═══ MATERIAL FOR THIS EXERCISE ═══
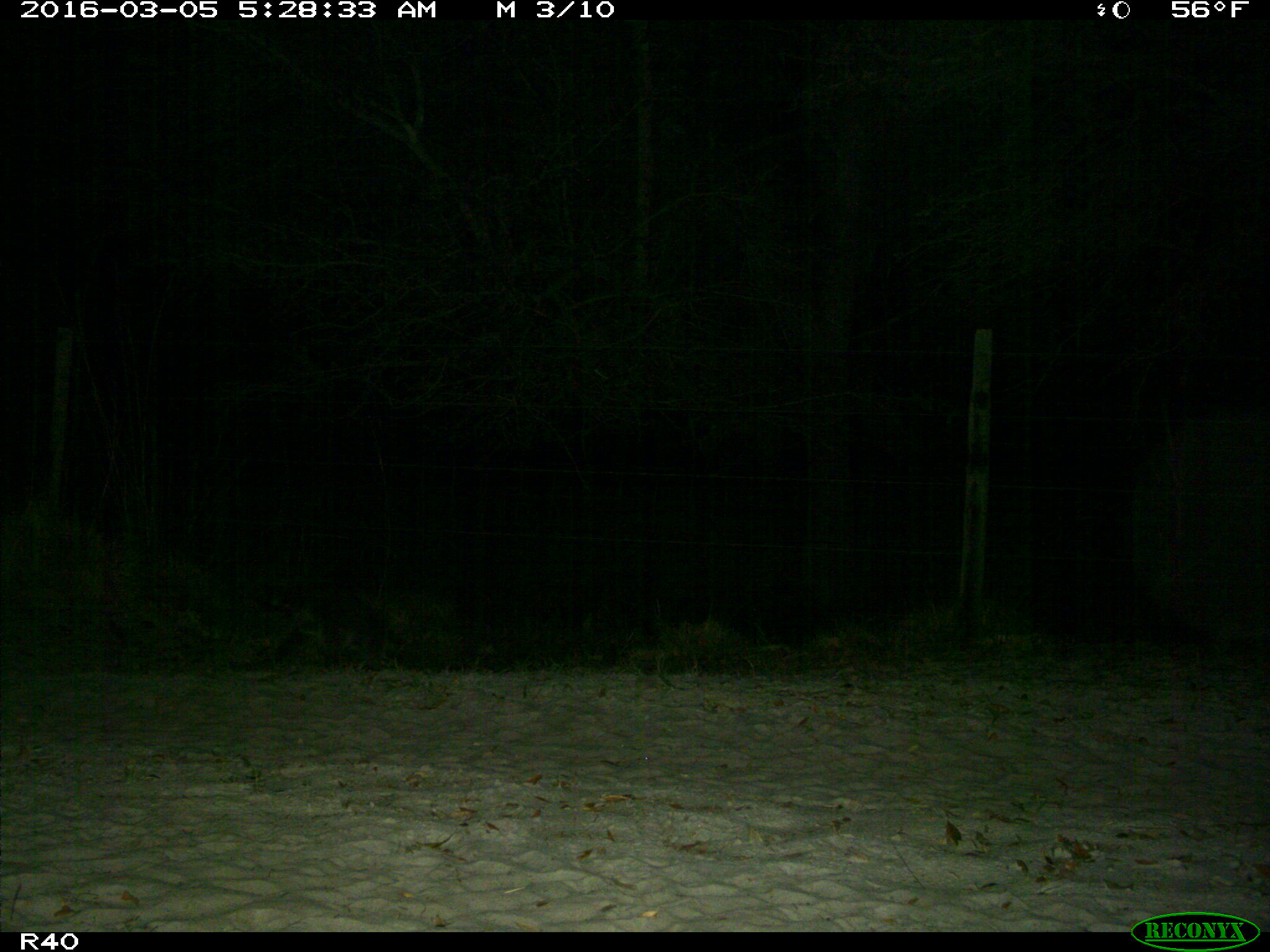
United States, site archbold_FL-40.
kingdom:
═══
═══ MATERIAL FOR THIS EXERCISE ═══
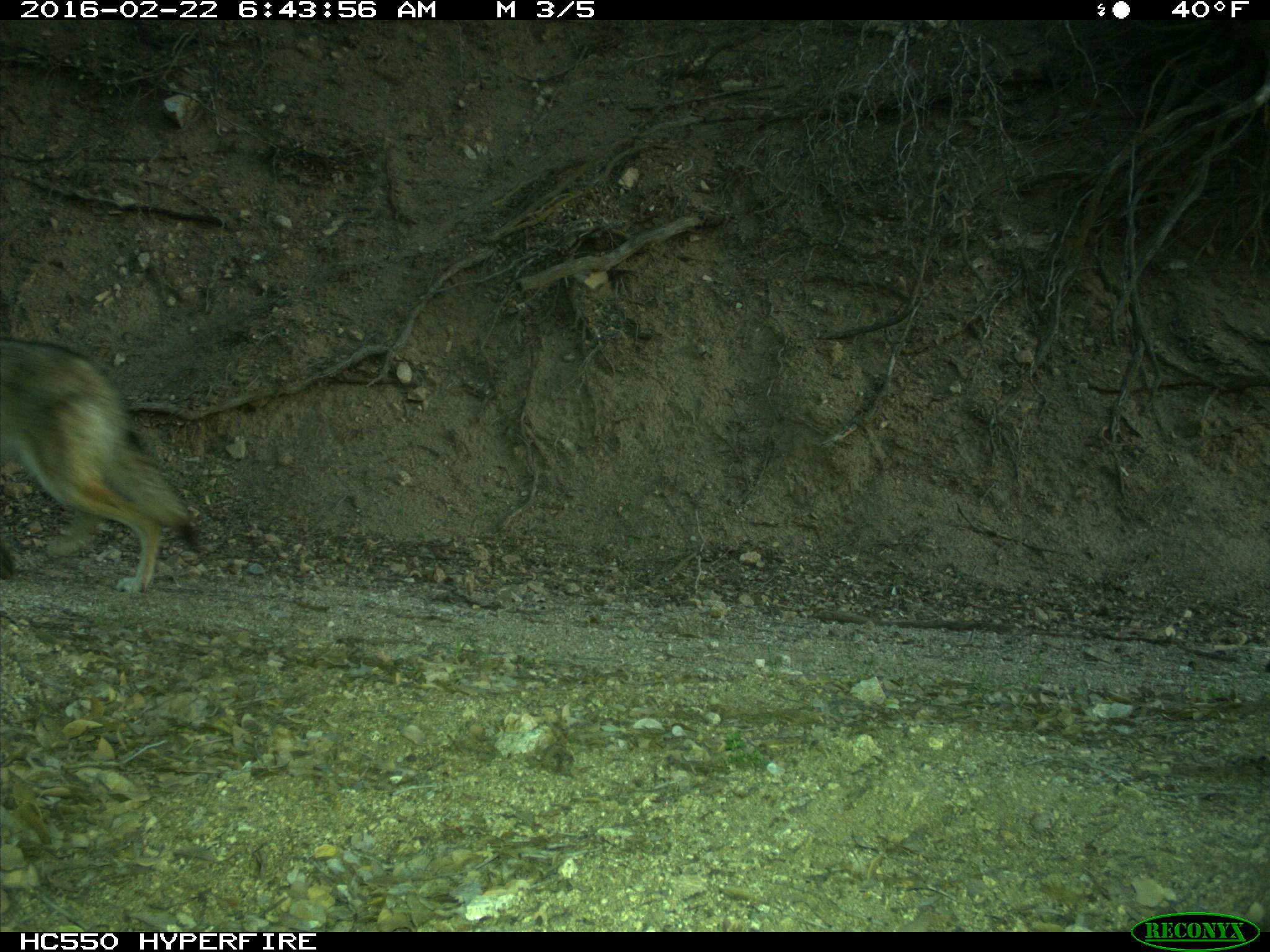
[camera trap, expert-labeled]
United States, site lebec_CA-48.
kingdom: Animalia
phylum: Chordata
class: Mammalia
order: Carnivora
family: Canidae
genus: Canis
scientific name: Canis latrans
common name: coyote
═══
- **WHAT THE TASK REQUIRES**:
In the material above, which lines contain "site"? Copy each of them.

- **SOLUTION**:
United States, site archbold_FL-40.
United States, site lebec_CA-48.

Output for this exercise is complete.